[start of Supplied material]

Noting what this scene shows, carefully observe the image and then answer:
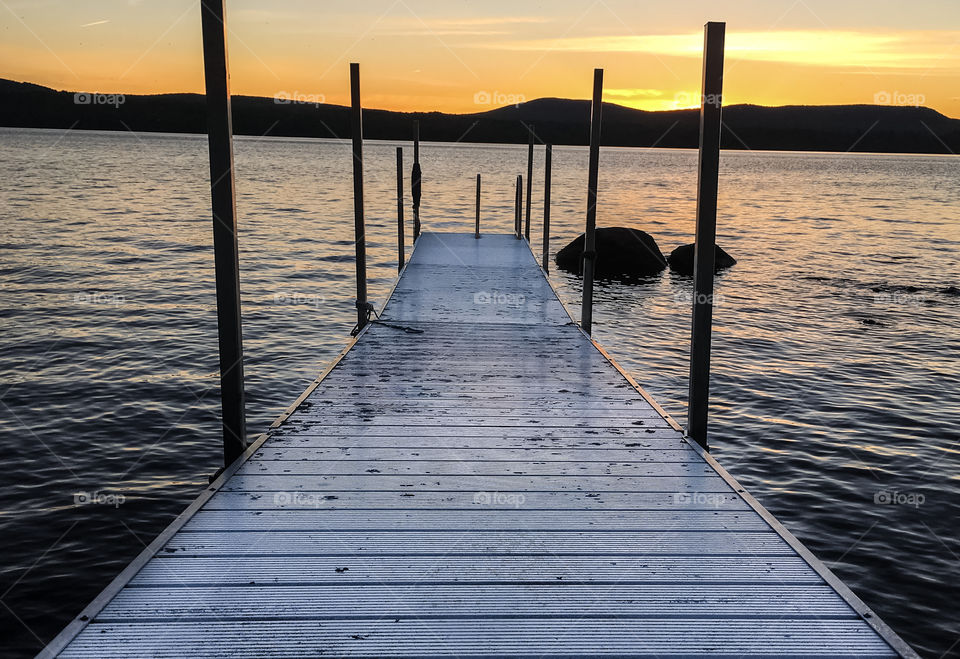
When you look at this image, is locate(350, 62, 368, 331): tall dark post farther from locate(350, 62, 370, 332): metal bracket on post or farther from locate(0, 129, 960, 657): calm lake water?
locate(0, 129, 960, 657): calm lake water

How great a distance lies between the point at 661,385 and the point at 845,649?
30.7 ft

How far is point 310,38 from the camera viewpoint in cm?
1214

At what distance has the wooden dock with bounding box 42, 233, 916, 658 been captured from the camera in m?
3.29

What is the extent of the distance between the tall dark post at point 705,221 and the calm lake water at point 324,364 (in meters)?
2.42

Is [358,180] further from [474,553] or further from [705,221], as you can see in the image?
[474,553]

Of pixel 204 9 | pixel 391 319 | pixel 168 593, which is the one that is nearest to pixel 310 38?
pixel 391 319

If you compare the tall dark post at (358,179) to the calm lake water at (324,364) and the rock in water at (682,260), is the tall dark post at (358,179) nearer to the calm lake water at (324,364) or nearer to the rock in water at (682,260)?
the calm lake water at (324,364)

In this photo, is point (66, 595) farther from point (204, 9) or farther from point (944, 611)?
point (944, 611)

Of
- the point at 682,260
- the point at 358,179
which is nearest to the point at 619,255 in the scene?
the point at 682,260

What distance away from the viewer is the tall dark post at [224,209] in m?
5.32

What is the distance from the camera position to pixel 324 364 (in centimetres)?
1357

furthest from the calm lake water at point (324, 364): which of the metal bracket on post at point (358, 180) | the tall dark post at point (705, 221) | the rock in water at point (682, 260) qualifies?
the tall dark post at point (705, 221)

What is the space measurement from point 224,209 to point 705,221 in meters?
3.57

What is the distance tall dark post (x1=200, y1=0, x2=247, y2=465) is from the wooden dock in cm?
32
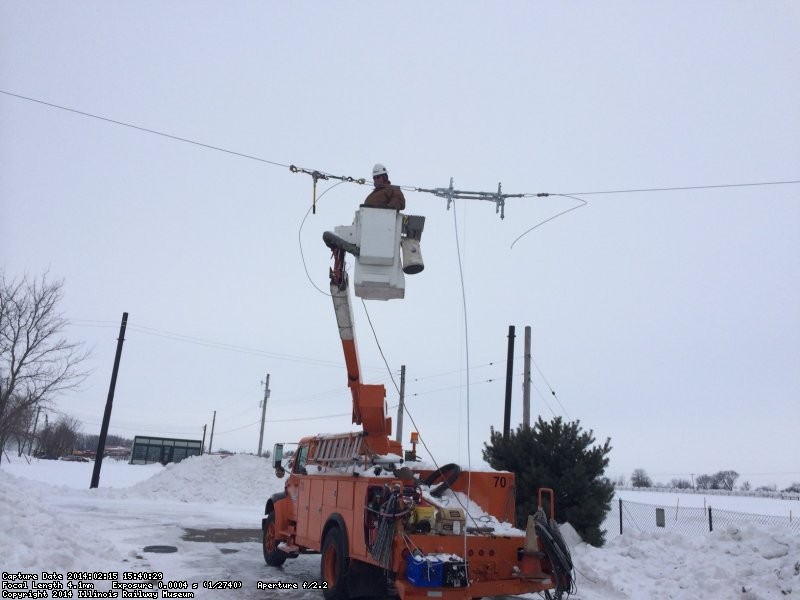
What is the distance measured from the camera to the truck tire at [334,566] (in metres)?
8.36

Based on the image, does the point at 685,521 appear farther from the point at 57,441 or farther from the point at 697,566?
the point at 57,441

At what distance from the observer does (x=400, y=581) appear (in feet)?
22.8

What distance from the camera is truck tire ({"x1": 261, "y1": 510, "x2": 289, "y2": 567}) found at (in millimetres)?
11688

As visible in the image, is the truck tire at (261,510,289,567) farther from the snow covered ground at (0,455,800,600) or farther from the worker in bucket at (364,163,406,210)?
the worker in bucket at (364,163,406,210)

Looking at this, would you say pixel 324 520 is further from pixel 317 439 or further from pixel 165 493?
pixel 165 493

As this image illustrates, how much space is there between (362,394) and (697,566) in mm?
6235

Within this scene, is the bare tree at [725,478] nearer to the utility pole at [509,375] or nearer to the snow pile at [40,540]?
the utility pole at [509,375]

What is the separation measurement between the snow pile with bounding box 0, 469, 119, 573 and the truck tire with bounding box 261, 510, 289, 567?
2.91 m

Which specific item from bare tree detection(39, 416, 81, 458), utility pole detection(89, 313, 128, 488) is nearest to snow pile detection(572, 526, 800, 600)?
utility pole detection(89, 313, 128, 488)

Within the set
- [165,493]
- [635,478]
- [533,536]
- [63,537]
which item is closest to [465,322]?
[533,536]

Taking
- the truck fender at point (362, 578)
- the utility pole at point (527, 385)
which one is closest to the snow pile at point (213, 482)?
the utility pole at point (527, 385)

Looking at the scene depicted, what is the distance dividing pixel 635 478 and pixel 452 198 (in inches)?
4228

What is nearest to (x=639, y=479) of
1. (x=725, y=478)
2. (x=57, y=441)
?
(x=725, y=478)

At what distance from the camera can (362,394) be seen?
31.6 feet
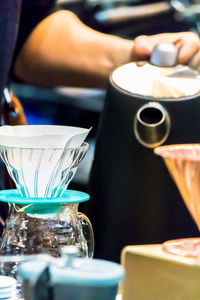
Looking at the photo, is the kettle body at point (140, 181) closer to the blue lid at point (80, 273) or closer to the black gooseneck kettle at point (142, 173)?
the black gooseneck kettle at point (142, 173)

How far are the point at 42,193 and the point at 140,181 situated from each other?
0.24 meters

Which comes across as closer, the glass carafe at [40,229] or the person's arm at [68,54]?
the glass carafe at [40,229]

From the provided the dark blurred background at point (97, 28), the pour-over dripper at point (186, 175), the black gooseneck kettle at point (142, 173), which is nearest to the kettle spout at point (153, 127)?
the black gooseneck kettle at point (142, 173)

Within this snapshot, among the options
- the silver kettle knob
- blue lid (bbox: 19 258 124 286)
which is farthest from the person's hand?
blue lid (bbox: 19 258 124 286)

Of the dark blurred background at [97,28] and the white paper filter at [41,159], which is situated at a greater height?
the white paper filter at [41,159]

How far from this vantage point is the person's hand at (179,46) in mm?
1148

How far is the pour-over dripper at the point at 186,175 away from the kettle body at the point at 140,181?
10.1 inches

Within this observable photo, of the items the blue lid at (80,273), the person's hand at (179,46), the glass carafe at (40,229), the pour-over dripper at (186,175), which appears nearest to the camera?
the blue lid at (80,273)

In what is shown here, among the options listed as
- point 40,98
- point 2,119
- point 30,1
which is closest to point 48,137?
point 2,119

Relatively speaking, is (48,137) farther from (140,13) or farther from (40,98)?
(40,98)

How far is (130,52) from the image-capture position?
4.08ft

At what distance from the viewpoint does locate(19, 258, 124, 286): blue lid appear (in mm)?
527

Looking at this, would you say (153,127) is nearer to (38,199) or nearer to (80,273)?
(38,199)

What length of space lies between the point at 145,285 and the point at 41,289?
0.57 feet
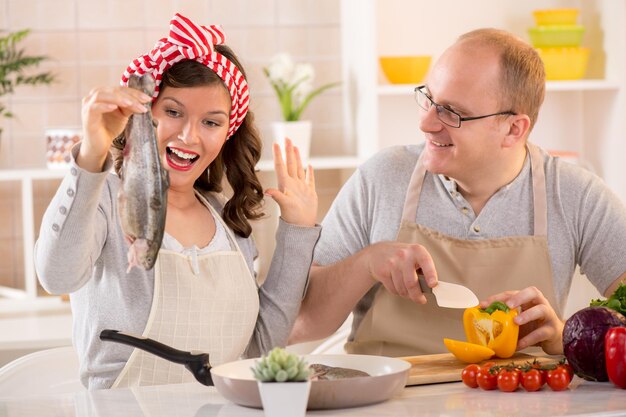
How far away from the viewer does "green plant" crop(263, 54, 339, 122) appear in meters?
3.42

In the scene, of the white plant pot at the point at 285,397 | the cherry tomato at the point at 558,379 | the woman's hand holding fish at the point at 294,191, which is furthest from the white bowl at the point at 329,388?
the woman's hand holding fish at the point at 294,191

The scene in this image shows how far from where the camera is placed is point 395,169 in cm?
235

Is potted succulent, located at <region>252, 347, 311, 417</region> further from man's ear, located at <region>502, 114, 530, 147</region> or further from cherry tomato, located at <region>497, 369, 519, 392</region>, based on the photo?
man's ear, located at <region>502, 114, 530, 147</region>

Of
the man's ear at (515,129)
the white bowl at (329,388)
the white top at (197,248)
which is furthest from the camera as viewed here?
the man's ear at (515,129)

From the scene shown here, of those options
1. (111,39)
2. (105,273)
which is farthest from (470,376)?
(111,39)

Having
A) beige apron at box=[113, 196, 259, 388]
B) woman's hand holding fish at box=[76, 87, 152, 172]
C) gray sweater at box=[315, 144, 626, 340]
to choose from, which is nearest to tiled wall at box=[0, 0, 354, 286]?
gray sweater at box=[315, 144, 626, 340]

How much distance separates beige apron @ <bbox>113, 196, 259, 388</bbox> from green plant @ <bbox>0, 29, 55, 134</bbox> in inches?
63.6

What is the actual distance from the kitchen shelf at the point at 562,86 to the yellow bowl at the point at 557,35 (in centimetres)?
13

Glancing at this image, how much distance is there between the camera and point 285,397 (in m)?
1.28

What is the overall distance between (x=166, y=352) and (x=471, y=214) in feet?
3.33

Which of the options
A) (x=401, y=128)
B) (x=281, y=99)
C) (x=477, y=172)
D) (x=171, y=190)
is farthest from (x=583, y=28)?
(x=171, y=190)

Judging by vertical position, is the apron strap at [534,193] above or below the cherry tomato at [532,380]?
above

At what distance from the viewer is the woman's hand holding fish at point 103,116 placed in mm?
1272

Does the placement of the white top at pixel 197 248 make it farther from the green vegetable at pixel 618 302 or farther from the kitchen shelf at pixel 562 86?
the kitchen shelf at pixel 562 86
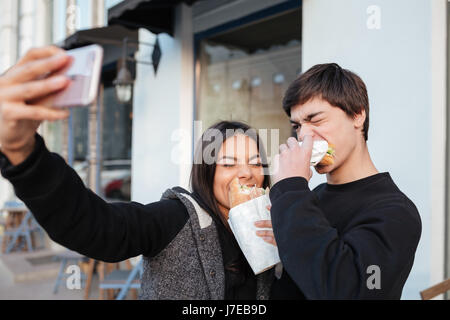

[end of Supplied material]

Exercise brief
Select every line of the material above that contains the word "plant", and copy each one out. Case counts.

Task response
How far away from the viewer does "green plant" crop(263, 54, 339, 122) appear in meters?
In the scene, of the white plant pot at the point at 285,397 | the cherry tomato at the point at 558,379 | the woman's hand holding fish at the point at 294,191, which is furthest from the white bowl at the point at 329,388?
How much distance separates beige apron @ <bbox>113, 196, 259, 388</bbox> from green plant @ <bbox>0, 29, 55, 134</bbox> in inches?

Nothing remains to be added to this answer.